彼女が言う通り、俺が社会復帰を果たすためには、いつまでもグレーな界隈と関わっているわけにはいかない。
そしてそれは必然的に、キリンという怪人との縁を切ることも意味していた。これは俺が新たな生活のスタートを切るためには、絶対必要な宣誓だ。
恩知らずなことを言っている自覚はあったが、止められなかった。キリンが烈火の如く怒りだすのではないかと気が気でなかったが、
「――それでいい」
と、キリンは感情を感じさせない声で応じた。
「わたしは所詮、怪人だ。この二年間、思いがけないきっかけで、思いがけない生活を送ることになったが――所詮、ただの夢のようなものだ。ここいらで幕引きにして、お互いに忘れてしまうのが締まりがいい」
キリンは天井を見ながら、ぼうっとしてそのように言った。
竜の瞳孔から変じた紫の目がうるんだように見えたが、波が立ったのは一瞬のことで、すぐにかき消えてしまった。

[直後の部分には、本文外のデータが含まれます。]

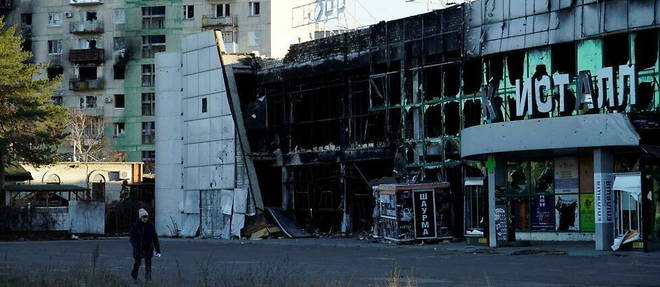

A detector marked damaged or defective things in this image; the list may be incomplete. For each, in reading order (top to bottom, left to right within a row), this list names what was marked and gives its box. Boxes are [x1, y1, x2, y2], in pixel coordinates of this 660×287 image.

burned facade [156, 0, 660, 251]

キリンはふらりと立ち上がり、小屋の入り口に向かって歩き出した。
話はこれでおしまいだった。
「――っと、忘れるところだった」
不意にキリンが振り返り、未だ椅子に座る俺のもとに戻ってきた。
キリンが俺の左耳に手を伸ばし、耳穴の淵をそっと撫でた。すると、びちりっ、という嫌な音とともに、左耳に鋭い痛みが走った。
思わず呻いて左耳を押さえたが、特に血が出ている様子はない。油断した。一体何をした、この女!?

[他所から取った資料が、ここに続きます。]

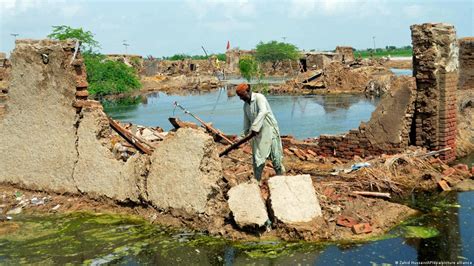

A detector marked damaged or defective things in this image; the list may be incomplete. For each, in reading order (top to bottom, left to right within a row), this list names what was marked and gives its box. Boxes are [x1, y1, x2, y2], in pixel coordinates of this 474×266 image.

broken concrete block [148, 127, 222, 214]
broken concrete block [228, 182, 268, 228]
broken concrete block [268, 175, 324, 224]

「『首輪』を解除したんだ。これで君は、本当に自由の身だ」
「『首輪』…って、これ結局なんだったんだよ」
「君の行動を縛るための、遠隔爆破呪文『テレイオラ』――というのは、勿論方便さ。本当の呪文の名は『コダマ』という。
これは言ってみれば、魔力次元で配線した糸電話だ。接続していれば世界の裏側からだろうと、接続先の音を拾うことができる。勿論、こちらから音声を送ることも可能だ。
ここ二年間、回線はずっと開きっぱなしだったから、君の行動はいつでも把握できた」
「……なるほど」
言われてみれば納得の仕掛けだった――こうでもしないと、俺を二十四時間監視するなんて不可能だろう。俺と店主の会話内容なんぞ、初めから全部筒抜けだったわけだ。
「そう。だから君がここ二年に買った春本の内訳もわかる」
「何聞いてんだてめえ!!!」
「リスト化して母上に送ってあげようか?」
「やめろや!!!」
からからとキリンが笑った。火花が弾けるような笑顔だった。
「じゃあ、これで」
そう言って、キリンは今度こそ玄関に手をかけ、小屋を出て行った。
あまりに自然体で出て行ったものだから、俺も何となく見送ってしまった。
一拍遅れて我に返り、俺も玄関を飛び出したが、既にキリンの姿はかき消えてしまった後だった。
陽光照らす農具置き場も、レンガ造りの高い壁も既になく、俺はレンドアの駅舎の中、階段脇の広間に飛び出していた。
振り返ると、背後にあったはずの扉も消えていた。そこまで把握してようやく、俺は妖精郷から放逐されたことを悟った。
負け惜しみも、別れの挨拶も言い損ねた俺は、ただレンドア駅の高い階段の前に立ちすくんだ。
――それから二年、俺は未だに、キリンと出会うことは叶っていない。